REQUIRED ACTION:
Without the pictures, write the listing below out again, line for line.

__________________________________________________

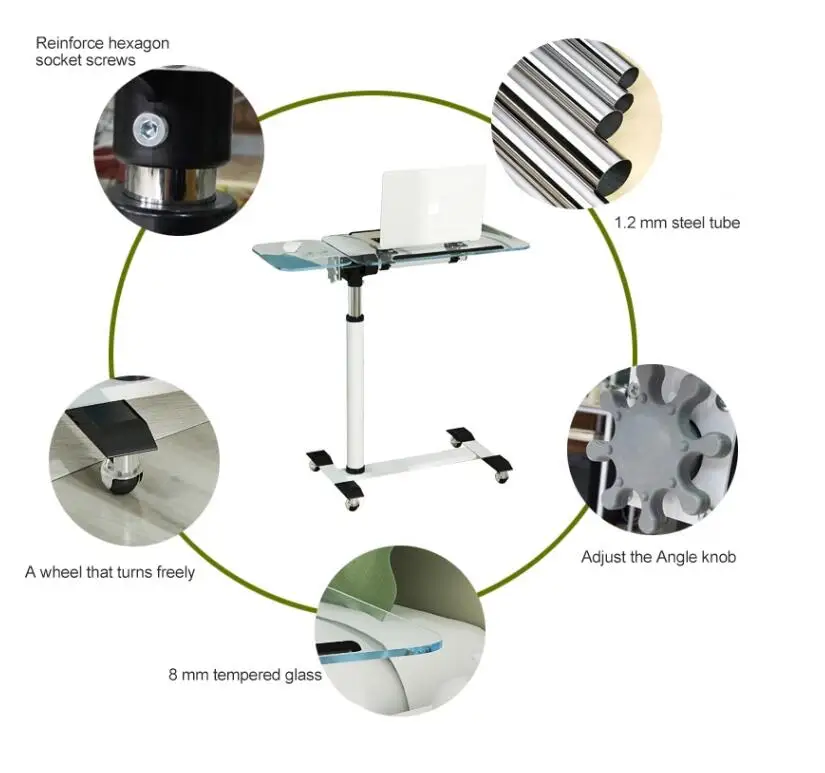 Reinforce hexagon socket screws

1.2 mm steel tube

A wheel that turns freely

Adjust the Angle knob

8 mm tempered glass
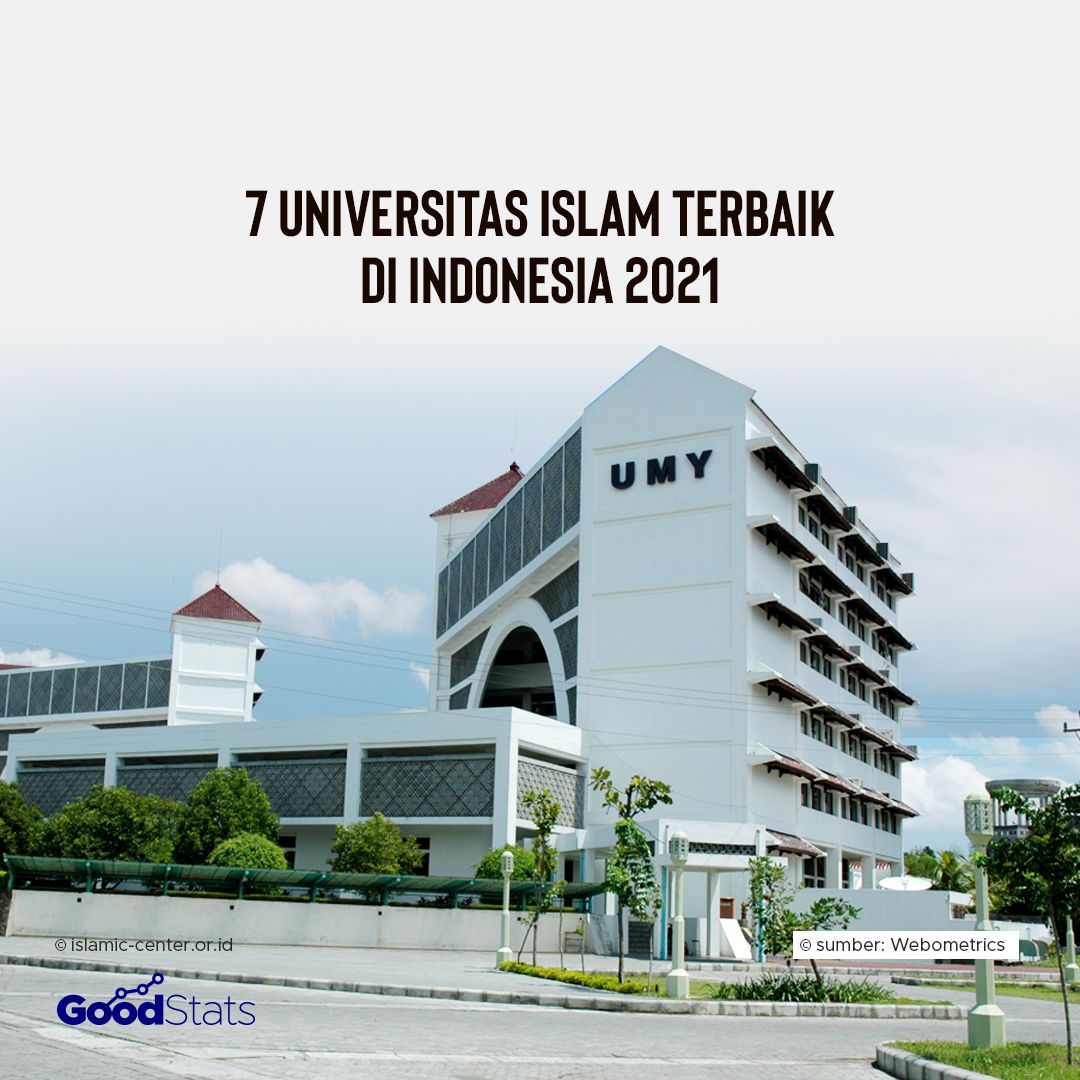 7 UNIVERSITAS ISLAM TERBAIK DI INDONESIA 2021

UMY

© islamic-center.or.id

© sumber: Webometrics

GoodStats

__________________________________________________

OUTPUT OF THE EXERCISE:
 Reinforce hexagon socket screws

1.2 mm steel tube

A wheel that turns freely

Adjust the Angle knob

8 mm tempered glass
 7 UNIVERSITAS ISLAM TERBAIK DI INDONESIA 2021

UMY

© islamic-center.or.id

© sumber: Webometrics

GoodStats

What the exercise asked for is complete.